When I texted my oldest friend to ask if he’d heard it yet, he listened and then said, “I guess I liked it better when it was called Beck.” He’s a grouch. This is a bop. Way better than any breakup song ever written for me, that’s for sure.

Further North

This year took ten years to tell me that I’m alone again.

Almost exactly a year ago, my ribs began subluxating with a frequency that kept me from doing just about anything I wanted or needed to. Then my ankles and knees started going out from under me. I stopped being able to walk, do yoga, swim, write, type, sit, stand, lie down for any amount of time without pain. My migraines came back, my digestion stopped working right.

It began to seem that everything I did only led me further down a path toward immobility.

Everything here’s about to break / I’m one inch from more than I can take.

Coming to terms with chronic illness is exhausting and maddening. Quite literally maddening; not infrequently, I have feared for my sanity. During a year when I have needed my strength and capacity more than any I can remember in adulthood, I have had diminishing control and function.

Who am I if everything I was and did is stripped away by this illness? What am I if not this illness?

It’s beautiful and sad but it’s all that I have.

Radical social projects call us to move beyond that which we can imagine, imagination being limited in some fundamental way by experience and prior narrative. Our fantasies reflect the bounds of our reality and what we desperately require is a future truly unimaginable. What we need is to push ourselves to the bounds of what has been possible and step past into the unseen.

There is no path to where we are going, no backward return. Just the outer bounds of what we have known, and then something more.

Further north.

I Am Woman

As a child, “I Am Woman” was my anthem. My mother loved Helen Reddy and as soon as I was old enough to be allowed to work the turntable myself I played her album constantly.
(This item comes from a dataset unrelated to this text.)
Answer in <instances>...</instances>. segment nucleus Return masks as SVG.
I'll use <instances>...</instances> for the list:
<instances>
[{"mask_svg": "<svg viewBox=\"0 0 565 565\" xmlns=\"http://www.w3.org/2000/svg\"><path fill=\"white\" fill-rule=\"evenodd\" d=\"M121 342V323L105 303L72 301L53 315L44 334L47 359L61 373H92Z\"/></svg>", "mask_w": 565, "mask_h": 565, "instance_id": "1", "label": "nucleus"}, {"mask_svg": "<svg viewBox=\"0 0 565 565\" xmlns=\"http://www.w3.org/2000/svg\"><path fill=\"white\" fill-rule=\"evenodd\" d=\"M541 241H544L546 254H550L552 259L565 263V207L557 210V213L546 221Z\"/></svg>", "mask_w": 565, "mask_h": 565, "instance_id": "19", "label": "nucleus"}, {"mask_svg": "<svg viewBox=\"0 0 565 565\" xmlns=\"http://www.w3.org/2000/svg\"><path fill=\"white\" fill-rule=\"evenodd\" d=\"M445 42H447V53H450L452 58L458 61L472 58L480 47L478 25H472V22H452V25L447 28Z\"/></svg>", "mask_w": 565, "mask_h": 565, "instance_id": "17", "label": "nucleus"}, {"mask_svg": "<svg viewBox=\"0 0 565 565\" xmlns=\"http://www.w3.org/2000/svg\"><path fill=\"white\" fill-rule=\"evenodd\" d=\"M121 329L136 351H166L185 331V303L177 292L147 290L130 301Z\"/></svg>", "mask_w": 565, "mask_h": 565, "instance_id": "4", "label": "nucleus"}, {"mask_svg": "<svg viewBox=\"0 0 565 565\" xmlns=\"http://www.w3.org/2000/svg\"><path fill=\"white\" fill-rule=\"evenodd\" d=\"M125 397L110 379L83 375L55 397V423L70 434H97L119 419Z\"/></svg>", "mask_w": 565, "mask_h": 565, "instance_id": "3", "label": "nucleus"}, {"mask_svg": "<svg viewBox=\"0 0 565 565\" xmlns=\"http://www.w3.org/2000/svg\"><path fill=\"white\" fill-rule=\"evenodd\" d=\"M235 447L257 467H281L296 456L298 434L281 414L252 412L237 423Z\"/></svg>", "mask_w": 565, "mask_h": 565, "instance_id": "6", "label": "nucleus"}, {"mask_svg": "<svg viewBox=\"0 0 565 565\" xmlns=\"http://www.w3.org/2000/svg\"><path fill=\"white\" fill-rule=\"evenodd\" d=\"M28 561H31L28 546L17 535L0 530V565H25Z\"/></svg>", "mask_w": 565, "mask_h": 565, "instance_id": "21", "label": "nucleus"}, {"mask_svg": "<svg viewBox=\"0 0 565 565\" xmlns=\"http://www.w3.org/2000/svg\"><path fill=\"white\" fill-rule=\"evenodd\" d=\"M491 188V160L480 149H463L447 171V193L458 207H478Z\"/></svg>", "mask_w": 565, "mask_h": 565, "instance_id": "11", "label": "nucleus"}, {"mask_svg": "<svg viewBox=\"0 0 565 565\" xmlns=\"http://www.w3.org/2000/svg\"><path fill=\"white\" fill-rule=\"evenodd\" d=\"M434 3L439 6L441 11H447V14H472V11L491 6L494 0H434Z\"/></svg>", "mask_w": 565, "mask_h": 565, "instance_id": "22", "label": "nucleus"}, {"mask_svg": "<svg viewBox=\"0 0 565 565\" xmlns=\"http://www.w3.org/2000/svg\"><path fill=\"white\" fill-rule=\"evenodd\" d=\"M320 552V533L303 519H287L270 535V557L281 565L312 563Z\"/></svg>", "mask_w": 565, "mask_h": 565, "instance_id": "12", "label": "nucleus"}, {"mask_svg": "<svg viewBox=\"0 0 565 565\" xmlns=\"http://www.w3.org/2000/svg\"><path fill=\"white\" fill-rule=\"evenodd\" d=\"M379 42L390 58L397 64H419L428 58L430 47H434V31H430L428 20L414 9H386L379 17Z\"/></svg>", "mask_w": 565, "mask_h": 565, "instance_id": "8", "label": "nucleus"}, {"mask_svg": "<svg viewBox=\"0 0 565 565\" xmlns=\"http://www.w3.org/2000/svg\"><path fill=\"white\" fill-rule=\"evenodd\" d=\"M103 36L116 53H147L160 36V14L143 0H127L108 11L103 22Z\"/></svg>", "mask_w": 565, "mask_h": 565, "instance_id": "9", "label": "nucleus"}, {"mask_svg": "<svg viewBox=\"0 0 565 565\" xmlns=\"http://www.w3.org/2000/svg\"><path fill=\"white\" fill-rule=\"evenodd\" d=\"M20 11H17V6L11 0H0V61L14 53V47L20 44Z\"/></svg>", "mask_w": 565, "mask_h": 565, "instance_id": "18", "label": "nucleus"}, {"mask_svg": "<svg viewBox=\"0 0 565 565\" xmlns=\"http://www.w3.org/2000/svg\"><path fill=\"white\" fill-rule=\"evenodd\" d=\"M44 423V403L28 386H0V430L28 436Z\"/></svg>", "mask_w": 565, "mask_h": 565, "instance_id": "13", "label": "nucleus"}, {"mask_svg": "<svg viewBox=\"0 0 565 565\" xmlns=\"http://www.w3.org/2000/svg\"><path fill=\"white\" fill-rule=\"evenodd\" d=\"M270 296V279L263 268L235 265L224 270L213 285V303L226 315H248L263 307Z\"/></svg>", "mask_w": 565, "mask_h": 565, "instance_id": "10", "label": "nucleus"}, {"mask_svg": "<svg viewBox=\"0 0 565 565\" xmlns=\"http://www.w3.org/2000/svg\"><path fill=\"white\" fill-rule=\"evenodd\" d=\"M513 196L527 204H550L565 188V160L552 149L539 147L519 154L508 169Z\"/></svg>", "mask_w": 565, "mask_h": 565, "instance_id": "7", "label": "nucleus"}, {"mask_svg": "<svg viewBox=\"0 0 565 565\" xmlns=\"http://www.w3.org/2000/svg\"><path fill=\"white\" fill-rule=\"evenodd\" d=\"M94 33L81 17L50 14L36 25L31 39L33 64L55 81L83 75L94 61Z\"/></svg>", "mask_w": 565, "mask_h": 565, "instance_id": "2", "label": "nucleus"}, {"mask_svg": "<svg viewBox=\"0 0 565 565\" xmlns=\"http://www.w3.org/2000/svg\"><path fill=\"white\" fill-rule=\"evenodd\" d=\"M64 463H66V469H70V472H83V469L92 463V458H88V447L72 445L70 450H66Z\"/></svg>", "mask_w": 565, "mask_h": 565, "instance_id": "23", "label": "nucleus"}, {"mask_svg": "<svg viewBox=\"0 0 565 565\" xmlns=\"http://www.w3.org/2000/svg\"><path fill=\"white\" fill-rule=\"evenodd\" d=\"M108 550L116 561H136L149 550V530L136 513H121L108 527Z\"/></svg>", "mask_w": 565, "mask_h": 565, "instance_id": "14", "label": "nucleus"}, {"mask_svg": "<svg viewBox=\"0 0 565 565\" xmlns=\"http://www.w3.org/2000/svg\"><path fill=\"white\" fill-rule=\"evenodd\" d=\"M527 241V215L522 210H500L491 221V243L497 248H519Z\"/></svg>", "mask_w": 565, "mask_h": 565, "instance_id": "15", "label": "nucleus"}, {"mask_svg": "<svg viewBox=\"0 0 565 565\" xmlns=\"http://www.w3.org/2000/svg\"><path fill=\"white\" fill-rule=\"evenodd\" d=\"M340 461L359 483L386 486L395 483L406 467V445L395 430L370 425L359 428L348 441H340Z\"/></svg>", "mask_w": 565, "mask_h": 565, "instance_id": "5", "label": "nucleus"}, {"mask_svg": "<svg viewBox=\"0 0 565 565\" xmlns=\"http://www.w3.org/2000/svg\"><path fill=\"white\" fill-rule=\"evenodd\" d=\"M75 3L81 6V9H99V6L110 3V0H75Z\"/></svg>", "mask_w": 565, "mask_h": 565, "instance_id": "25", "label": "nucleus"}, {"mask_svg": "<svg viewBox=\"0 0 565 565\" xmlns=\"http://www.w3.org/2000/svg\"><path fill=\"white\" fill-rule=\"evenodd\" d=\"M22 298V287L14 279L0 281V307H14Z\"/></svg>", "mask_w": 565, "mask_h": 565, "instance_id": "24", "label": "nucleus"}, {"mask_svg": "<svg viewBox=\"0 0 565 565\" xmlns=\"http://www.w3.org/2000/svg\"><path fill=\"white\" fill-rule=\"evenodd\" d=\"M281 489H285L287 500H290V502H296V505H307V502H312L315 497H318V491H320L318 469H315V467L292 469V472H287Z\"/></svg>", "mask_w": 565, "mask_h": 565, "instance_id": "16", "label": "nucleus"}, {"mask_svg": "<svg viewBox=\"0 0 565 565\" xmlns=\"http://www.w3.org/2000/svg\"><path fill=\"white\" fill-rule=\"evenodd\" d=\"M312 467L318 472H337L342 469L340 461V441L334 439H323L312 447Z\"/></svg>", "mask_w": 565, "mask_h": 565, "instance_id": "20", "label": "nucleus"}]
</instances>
Over the 42 years I’ve been hearing and singing this song, never have I felt it to be more celebratory than defiant until today. Tarana Burke* is on the cover of Time along with other women who have been speaking up for years about sexual violence. Across industries, classes, races, and ages, sexual violence is a scourge on our lives.

This year, we heard them. This year, we joined them. This year we said, “Yes, you’re next.”

We’re not novices any longer.

*Tarana Burke’s work is on the cover of Time, as she herself should have been.